WHAT IS CONSCIOUS AWARENESS?
The problem of how to be mindful is actually resolved not through stressful effort but by relaxing, allowing, and observing what is already there.
Rodney Smith, Tricycle, Winter 2011
Mesmerizing Focal Points Are Everywhere
After stepping into my complex's junior Olympic-length swimming pool, I shivered for a few seconds until pushing my head and torso below the water. I came up cold but refreshed. Then I swam my first lap and back, lay on the steps, and gazed ahead at the two eucalyptus trees outside the pool's fence. The left tree is tall and round. Hundreds of bright ash-green leaf clusters caught my attention. The sun's setting rays illuminated the cluster's complexity.
I thought, Can the work of any artist compete with this incredible tree?

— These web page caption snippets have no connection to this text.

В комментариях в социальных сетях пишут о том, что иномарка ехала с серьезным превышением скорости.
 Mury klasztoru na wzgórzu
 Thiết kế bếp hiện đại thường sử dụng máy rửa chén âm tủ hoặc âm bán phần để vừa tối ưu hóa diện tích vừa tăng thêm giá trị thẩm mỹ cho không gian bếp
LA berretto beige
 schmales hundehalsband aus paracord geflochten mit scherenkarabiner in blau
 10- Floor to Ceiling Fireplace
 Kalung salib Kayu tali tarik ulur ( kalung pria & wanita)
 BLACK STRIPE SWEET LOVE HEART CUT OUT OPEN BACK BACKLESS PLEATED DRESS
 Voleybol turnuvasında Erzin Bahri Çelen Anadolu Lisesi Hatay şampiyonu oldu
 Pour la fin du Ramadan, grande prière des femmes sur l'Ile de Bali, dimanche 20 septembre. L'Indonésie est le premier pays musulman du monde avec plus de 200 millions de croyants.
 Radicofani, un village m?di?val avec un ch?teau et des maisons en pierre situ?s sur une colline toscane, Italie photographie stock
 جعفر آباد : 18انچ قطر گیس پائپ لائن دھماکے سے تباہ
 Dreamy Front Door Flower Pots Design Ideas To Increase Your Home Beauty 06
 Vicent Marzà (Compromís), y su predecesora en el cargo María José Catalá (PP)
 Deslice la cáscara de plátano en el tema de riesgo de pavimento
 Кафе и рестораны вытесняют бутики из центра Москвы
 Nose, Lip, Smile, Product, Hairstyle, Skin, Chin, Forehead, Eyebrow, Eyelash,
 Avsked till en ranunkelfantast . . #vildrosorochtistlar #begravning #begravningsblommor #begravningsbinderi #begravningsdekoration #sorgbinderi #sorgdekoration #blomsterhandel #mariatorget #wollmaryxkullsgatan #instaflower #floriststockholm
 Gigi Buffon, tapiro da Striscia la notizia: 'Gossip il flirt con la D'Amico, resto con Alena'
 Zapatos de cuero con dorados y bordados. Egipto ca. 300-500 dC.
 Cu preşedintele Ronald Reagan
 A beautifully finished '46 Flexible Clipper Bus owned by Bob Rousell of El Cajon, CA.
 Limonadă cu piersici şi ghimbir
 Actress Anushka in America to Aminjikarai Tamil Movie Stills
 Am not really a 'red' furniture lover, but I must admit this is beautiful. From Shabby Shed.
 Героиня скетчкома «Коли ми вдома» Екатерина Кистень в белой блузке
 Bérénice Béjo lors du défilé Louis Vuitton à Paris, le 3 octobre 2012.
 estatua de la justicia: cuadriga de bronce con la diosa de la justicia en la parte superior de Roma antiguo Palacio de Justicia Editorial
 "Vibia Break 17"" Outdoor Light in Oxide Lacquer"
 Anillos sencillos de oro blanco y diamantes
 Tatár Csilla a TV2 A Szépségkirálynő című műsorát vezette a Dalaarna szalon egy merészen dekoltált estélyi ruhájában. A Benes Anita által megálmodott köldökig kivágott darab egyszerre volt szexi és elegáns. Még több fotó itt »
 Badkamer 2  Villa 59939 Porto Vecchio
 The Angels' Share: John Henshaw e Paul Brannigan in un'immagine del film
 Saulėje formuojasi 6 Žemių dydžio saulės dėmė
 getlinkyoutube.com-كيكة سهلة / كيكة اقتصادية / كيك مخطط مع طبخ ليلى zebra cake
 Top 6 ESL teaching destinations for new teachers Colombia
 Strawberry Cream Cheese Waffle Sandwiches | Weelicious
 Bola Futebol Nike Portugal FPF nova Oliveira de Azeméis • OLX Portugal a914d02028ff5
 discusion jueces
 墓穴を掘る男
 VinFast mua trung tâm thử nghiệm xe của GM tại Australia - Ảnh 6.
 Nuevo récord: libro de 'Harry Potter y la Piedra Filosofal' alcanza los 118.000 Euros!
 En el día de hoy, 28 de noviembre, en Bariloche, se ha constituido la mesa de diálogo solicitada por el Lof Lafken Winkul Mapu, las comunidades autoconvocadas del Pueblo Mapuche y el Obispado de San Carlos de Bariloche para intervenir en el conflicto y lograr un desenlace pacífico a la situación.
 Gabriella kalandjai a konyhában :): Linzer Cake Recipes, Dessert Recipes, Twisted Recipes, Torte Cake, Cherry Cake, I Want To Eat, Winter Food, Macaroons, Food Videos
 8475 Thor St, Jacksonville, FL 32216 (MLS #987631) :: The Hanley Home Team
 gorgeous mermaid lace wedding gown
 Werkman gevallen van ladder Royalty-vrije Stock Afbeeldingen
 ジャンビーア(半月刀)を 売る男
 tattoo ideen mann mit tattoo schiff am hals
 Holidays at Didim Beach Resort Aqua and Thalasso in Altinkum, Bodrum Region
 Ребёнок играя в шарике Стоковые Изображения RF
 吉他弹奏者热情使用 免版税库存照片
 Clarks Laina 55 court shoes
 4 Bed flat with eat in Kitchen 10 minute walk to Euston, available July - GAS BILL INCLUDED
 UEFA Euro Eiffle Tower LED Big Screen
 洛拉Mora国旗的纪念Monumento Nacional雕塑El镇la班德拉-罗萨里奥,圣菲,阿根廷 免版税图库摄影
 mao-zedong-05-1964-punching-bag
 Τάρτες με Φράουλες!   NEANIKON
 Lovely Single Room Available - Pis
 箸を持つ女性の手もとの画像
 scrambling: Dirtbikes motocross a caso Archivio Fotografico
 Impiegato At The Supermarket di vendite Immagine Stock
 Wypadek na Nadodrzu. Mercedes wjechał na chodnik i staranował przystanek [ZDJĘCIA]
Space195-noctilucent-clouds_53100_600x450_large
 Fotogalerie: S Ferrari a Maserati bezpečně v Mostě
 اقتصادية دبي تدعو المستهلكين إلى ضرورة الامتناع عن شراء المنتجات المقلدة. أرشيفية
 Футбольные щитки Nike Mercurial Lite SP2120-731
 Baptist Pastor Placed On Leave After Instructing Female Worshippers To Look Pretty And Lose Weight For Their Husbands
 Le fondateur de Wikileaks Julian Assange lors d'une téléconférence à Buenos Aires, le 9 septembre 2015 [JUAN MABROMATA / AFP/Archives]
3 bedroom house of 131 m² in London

What prompted me to bond with a tree and its leaves? For several years, my meditation practice had emphasized attentive observation.
We're captivated by physical beauty when great music or art frames our conscious awareness. An example of such framing was gifted to me during a South Rim Grand Canyon trip. Grand Canyon, earth's largest and most breathtaking crevice, has a visitor center called Watchtower designed by architect Marie Coulter in the 1930s. Watchtower, a circular tower with a winding staircase, takes visitors to four levels. On each level, dozens of Coulter-designed windows look out over the mile-deep canyon. Each offers unique focal points. Scores of brownish-red layers of rock stand unperturbed. A perfectly rounded granite cone thrusts up among piles of globular rocks. A cluster of mammoth, flat and smooth horizontal rocks abuts a canyon-deep vertical wall equally as flat and smooth as its neighboring rocks. Configurations of rocks and trees intertwine in oddly mesmerizing arrangements. These windows vacuum out intrusive thoughts, and thus we more directly perceive superlative Grand Canyon scenes. Becoming more mindful, we're shocked by their beauty.
Like Coulter's windows, some meditations provide frames or reminders of how to witness our surroundings. My appreciation of the exquisite details of my complex's swimming pool developed after several years of meditation grounding me in the recognition that my essence expresses itself as conscious awareness. Meditative practices, including this chapter's awareness of awareness, can propel us into more awareness.
During any particular experience, we can notice focal points. A focal point attracts us and vibrates for us. The tallness and roundness of the big tree was my first focal point observation. The second was the bright, ash-greenness of the leaf clusters. The third was the awesme complexity of the leaf clusters. These focal points did not detract from my overall awareness of the big tree itself. I saw the entire big tree and the entire little tree next to it. These trees were obviously outside the fence of the swimming pool. Yet my attention on the tree's three successive focal points emotionally and physically connected me to the tree and the entire environment. I became more alive. Each of these experiences was unique. In spiritual language, I was "present" or "here and now," "mindful." Most importantly, I was aware that I was consciously attentive, one after the other, to the tree's ovular form, then to the bright ash-greenness of the leaf clusters, then to the clusters' complexity, and then to the tree's location outside the fence. This form of awareness I call "conscious awareness" because we're self-aware of being aware of something.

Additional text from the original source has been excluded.